Gorechosen handled this best, I think. Three differing options on each card is just good design granularity while maximizing player agency in the face of random option distribution.
But that's ok. There is room for all types of these games and more variety is mo' bettuh. Some days you feel like playing Epic Duels. Some days you don't.
The mook tokens leave me cold considering the detail they've lavished on the cards and miniatures. I just bought Blitz Bowl for $38 and that has twelve GW miniatures; I know that's kind of apples and oranges since GW is a huge company and it's a B&N partnership, but at the end of the day I feel like I'm getting a lot more for forty bucks. Do the Unmatched characters really have to be Forge World-level miniatures? I would have settled for Heroclix quality if it meant figures for every combatant.

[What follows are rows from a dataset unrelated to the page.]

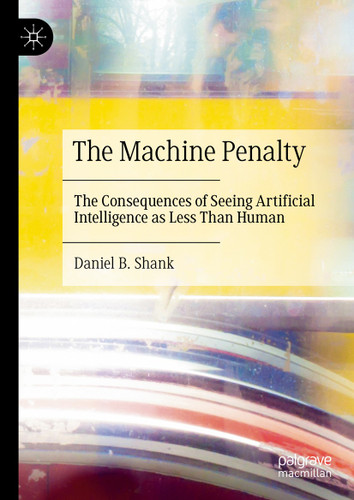 The Machine Penalty: The Consequences of Seeing Artificial Intelligence as Less Than Human book cover by Daniel B. Shank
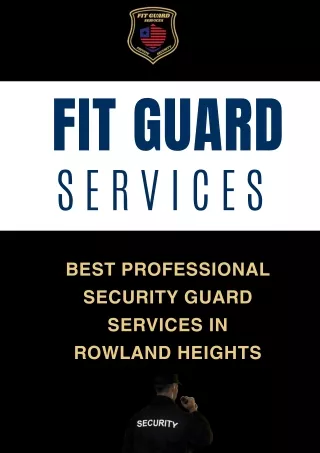 Best Professional Security Guard Services in Rowland Heights
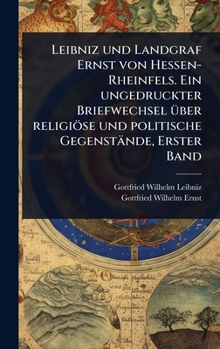 Leibniz und Landgraf Ernst von Hessen-Rheinfels. Ein ungedruckter Briefwechsel Ã1/4ber religiöse und politische Gegenstände, Erster Band (German Edition)
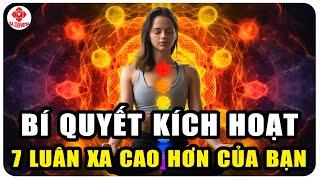 Khai mở luân xa (Chakras) có thể đắc thần thông nhưng cũng có tác hại khôn lường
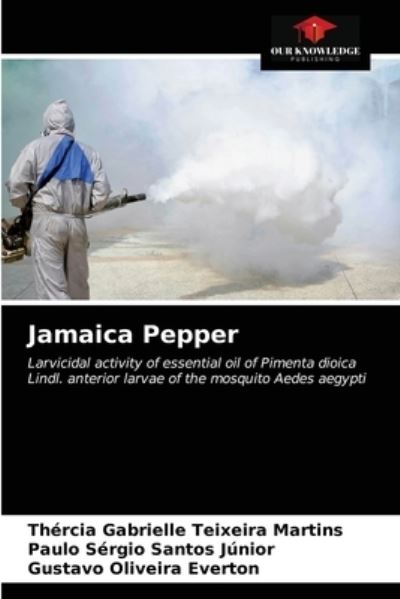 Cover for Thércia Gabrielle Teixeira Martins · Jamaica Pepper (Paperback Book) (2021)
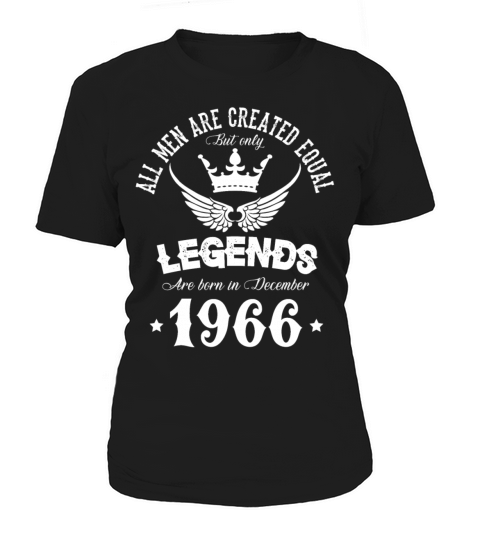 Legends Were Born In December 1966 Birthday Women's T-Shirt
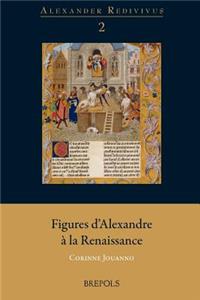 Figures d'Alexandre a la Renaissance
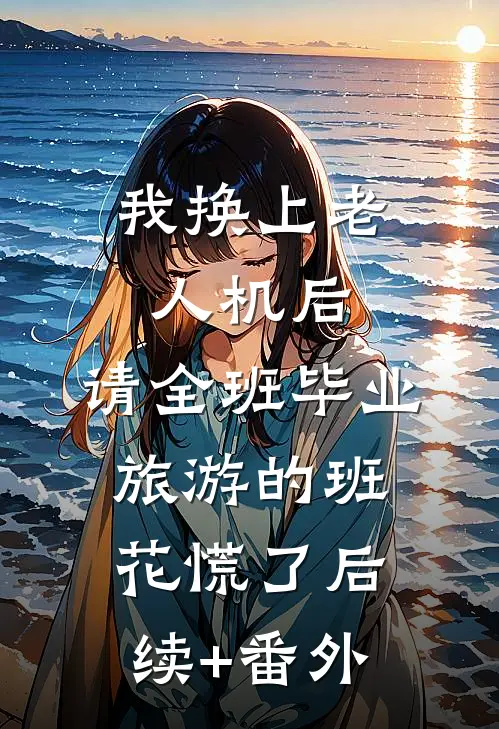 我换上老人机后，请全班毕业旅游的班花慌了后续+番外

The spaces on the board also seem more pronounced in the video than in the promo photos. I know a lot of people complained about how hard it was to see the spaces on Tannhauser's board. Unmatched takes it to the opposite extreme - it looks like a mini's game set up on a Chinese checkers set.
Just aesthetic nitpicks, though. Still look forward to hearing more about how it plays!
EDIT: Mondo games has the Fight Club license, apparently? "That's right! In Unmatched, Tyler Durden can fight Abraham Lincoln! Create your own match-ups!"